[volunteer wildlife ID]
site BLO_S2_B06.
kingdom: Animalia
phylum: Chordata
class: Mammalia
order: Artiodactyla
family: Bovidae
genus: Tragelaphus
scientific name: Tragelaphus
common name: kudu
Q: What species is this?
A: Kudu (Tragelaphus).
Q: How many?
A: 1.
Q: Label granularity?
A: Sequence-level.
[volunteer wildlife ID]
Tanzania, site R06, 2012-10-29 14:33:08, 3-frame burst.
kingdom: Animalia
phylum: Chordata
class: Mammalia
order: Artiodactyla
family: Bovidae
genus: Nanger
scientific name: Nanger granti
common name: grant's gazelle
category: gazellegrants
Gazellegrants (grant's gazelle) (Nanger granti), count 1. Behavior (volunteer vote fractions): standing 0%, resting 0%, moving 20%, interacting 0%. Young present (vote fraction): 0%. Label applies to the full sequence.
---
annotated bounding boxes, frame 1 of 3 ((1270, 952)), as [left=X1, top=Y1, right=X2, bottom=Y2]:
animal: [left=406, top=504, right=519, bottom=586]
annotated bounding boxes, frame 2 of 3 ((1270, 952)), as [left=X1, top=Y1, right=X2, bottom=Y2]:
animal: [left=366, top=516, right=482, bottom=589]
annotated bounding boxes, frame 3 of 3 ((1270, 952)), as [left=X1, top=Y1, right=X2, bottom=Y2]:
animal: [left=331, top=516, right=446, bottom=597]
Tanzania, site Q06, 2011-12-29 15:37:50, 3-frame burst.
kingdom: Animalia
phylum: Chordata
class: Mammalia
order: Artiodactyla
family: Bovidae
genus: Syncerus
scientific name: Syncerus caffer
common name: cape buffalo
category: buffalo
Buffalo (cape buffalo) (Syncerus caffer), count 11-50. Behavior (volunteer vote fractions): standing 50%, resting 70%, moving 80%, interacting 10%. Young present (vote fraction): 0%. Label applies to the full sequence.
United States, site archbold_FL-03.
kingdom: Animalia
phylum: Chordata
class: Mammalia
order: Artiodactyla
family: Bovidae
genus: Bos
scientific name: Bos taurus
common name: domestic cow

------------------------------------------------------------

Make an exact copy of the listing, including every line.

[volunteer wildlife ID]
site BLO_S2_B06.
kingdom: Animalia
phylum: Chordata
class: Mammalia
order: Artiodactyla
family: Bovidae
genus: Tragelaphus
scientific name: Tragelaphus
common name: kudu
Q: What species is this?
A: Kudu (Tragelaphus).
Q: How many?
A: 1.
Q: Label granularity?
A: Sequence-level.
[volunteer wildlife ID]
Tanzania, site R06, 2012-10-29 14:33:08, 3-frame burst.
kingdom: Animalia
phylum: Chordata
class: Mammalia
order: Artiodactyla
family: Bovidae
genus: Nanger
scientific name: Nanger granti
common name: grant's gazelle
category: gazellegrants
Gazellegrants (grant's gazelle) (Nanger granti), count 1. Behavior (volunteer vote fractions): standing 0%, resting 0%, moving 20%, interacting 0%. Young present (vote fraction): 0%. Label applies to the full sequence.
---
annotated bounding boxes, frame 1 of 3 ((1270, 952)), as [left=X1, top=Y1, right=X2, bottom=Y2]:
animal: [left=406, top=504, right=519, bottom=586]
annotated bounding boxes, frame 2 of 3 ((1270, 952)), as [left=X1, top=Y1, right=X2, bottom=Y2]:
animal: [left=366, top=516, right=482, bottom=589]
annotated bounding boxes, frame 3 of 3 ((1270, 952)), as [left=X1, top=Y1, right=X2, bottom=Y2]:
animal: [left=331, top=516, right=446, bottom=597]
Tanzania, site Q06, 2011-12-29 15:37:50, 3-frame burst.
kingdom: Animalia
phylum: Chordata
class: Mammalia
order: Artiodactyla
family: Bovidae
genus: Syncerus
scientific name: Syncerus caffer
common name: cape buffalo
category: buffalo
Buffalo (cape buffalo) (Syncerus caffer), count 11-50. Behavior (volunteer vote fractions): standing 50%, resting 70%, moving 80%, interacting 10%. Young present (vote fraction): 0%. Label applies to the full sequence.
United States, site archbold_FL-03.
kingdom: Animalia
phylum: Chordata
class: Mammalia
order: Artiodactyla
family: Bovidae
genus: Bos
scientific name: Bos taurus
common name: domestic cow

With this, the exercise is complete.